Or on sait que ces derniers utilisent plus de ressources de base que les produits d’origine végétale. En matière de gaz à effet de serre, le bilan des produits animaux doit prendre en compte les végétaux utilisés pour nourrir les animaux et leurs éventuelles éructations de méthane (pour les ruminants).
Ainsi, la viande des ruminants a un impact carbone (pour 100 g) deux à trois fois plus important que celui des poissons, du porc, de la volaille ou des œufs. Dans un scénario « business as usual » de prolongation des tendances actuelles, les pressions sur l’environnement nécessaires pour nourrir cette humanité de 9 milliards d’habitants seraient très élevées.
Même s’il serait simpliste de croire que les menus favorables à une bonne santé sont également favorables à l’environnement, l’adoption de régimes « modérés » pour les deux milliards de personnes actuellement suralimentées dans toutes les régions du monde sera bonne pour l’environnement, comme pour lutter contre l’obésité et les maladies métaboliques.
Plusieurs mouvements incitent à changer nos organisations ou nos pratiques de consommation. Il en est ainsi des circuits courts qui supposent une vente avec un seul intermédiaire (marchés en plein air, vente à la ferme ou plus récemment paniers des AMAP). 42% des Français achètent régulièrement des produits en circuits courts.

> [Énoncé de l'exercice]: Indiquez, d'après l'extrait cité, la proportion de Français qui achètent régulièrement des produits en circuits courts.

> [Contenu présenté]:
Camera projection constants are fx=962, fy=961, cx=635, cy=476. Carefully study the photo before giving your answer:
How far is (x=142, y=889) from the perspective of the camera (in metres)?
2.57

...

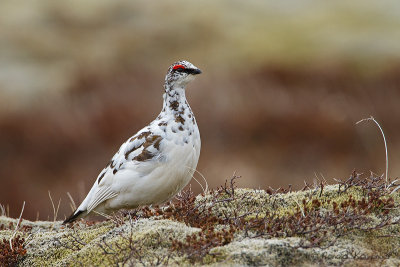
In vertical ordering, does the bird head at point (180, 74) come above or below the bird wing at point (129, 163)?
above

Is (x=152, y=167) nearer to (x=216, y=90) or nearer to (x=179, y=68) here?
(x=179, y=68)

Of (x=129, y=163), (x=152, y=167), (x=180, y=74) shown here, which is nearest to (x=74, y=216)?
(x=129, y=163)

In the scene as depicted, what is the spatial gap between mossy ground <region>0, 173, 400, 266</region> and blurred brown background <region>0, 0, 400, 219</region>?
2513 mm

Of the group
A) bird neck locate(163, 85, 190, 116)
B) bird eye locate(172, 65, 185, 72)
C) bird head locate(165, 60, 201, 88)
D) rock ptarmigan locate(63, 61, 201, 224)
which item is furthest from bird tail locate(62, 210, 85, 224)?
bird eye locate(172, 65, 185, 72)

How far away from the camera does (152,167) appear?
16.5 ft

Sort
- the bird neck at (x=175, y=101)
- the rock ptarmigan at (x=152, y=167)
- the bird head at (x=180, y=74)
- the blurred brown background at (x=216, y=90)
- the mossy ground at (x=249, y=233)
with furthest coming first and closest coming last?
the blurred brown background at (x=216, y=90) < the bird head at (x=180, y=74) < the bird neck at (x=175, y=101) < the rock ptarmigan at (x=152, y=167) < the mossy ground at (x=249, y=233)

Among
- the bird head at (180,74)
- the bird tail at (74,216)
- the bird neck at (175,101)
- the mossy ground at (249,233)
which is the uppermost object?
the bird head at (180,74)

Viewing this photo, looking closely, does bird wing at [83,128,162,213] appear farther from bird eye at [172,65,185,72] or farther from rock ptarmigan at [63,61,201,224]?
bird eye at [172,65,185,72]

> [Réponse complète]: 42 % des Français achètent régulièrement des produits en circuits courts.